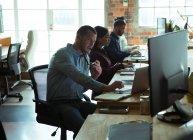 Atentos executivos que trabalham na secretária no escritório — Fotografia de Stock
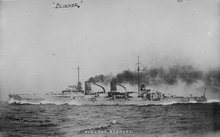 A light gray warship steaming at high speed; thick black smoke pours out of the two funnels.
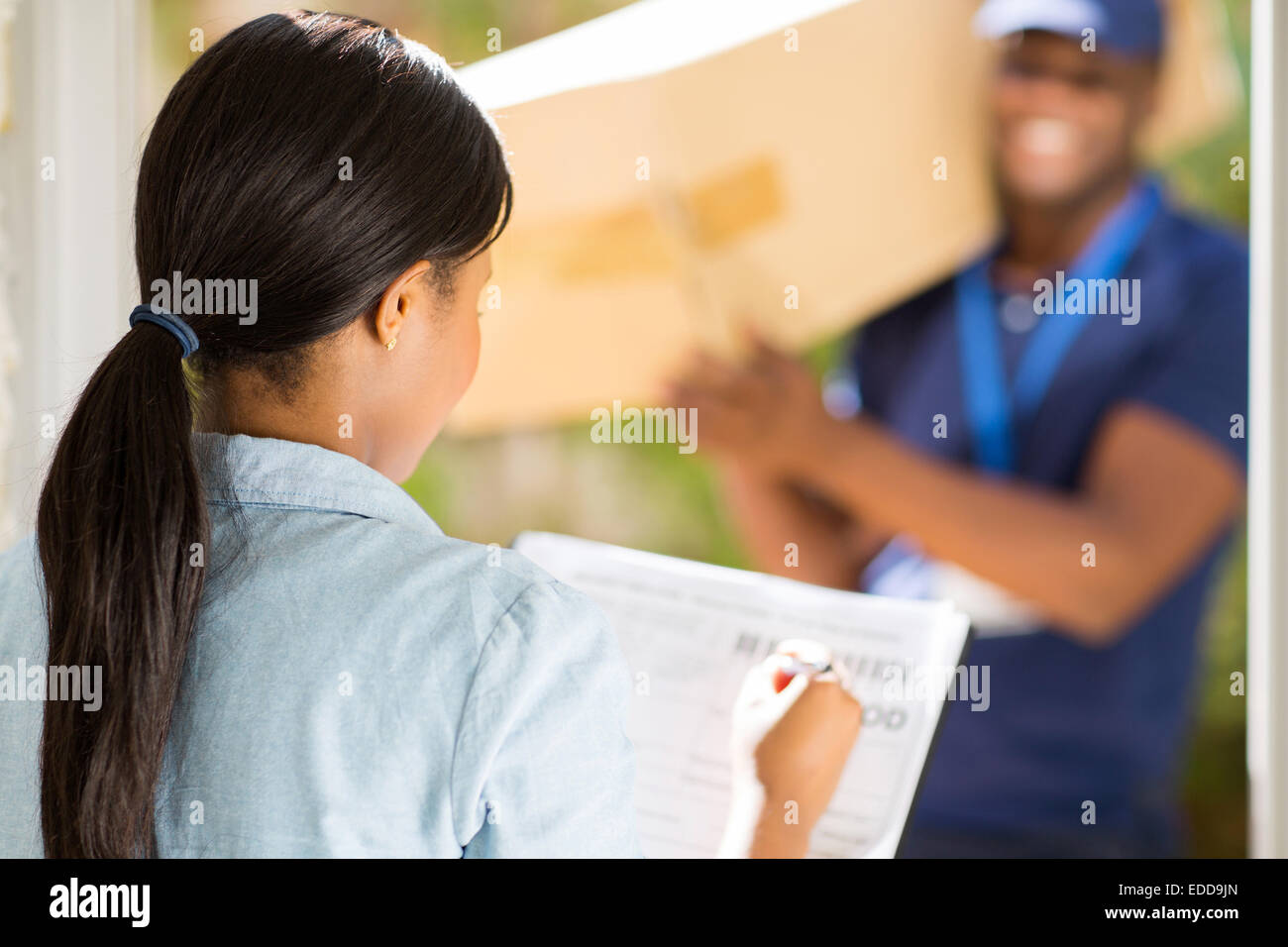 rear view African woman signing receiving paper from courier guy - Stock Image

*Instructions to follow*. Your answer should consist solely of the lines from the line with "A light gray" to the final line of the listing, set down word for word, pictures omitted.

*Response*.
 A light gray warship steaming at high speed; thick black smoke pours out of the two funnels.
 rear view African woman signing receiving paper from courier guy - Stock Image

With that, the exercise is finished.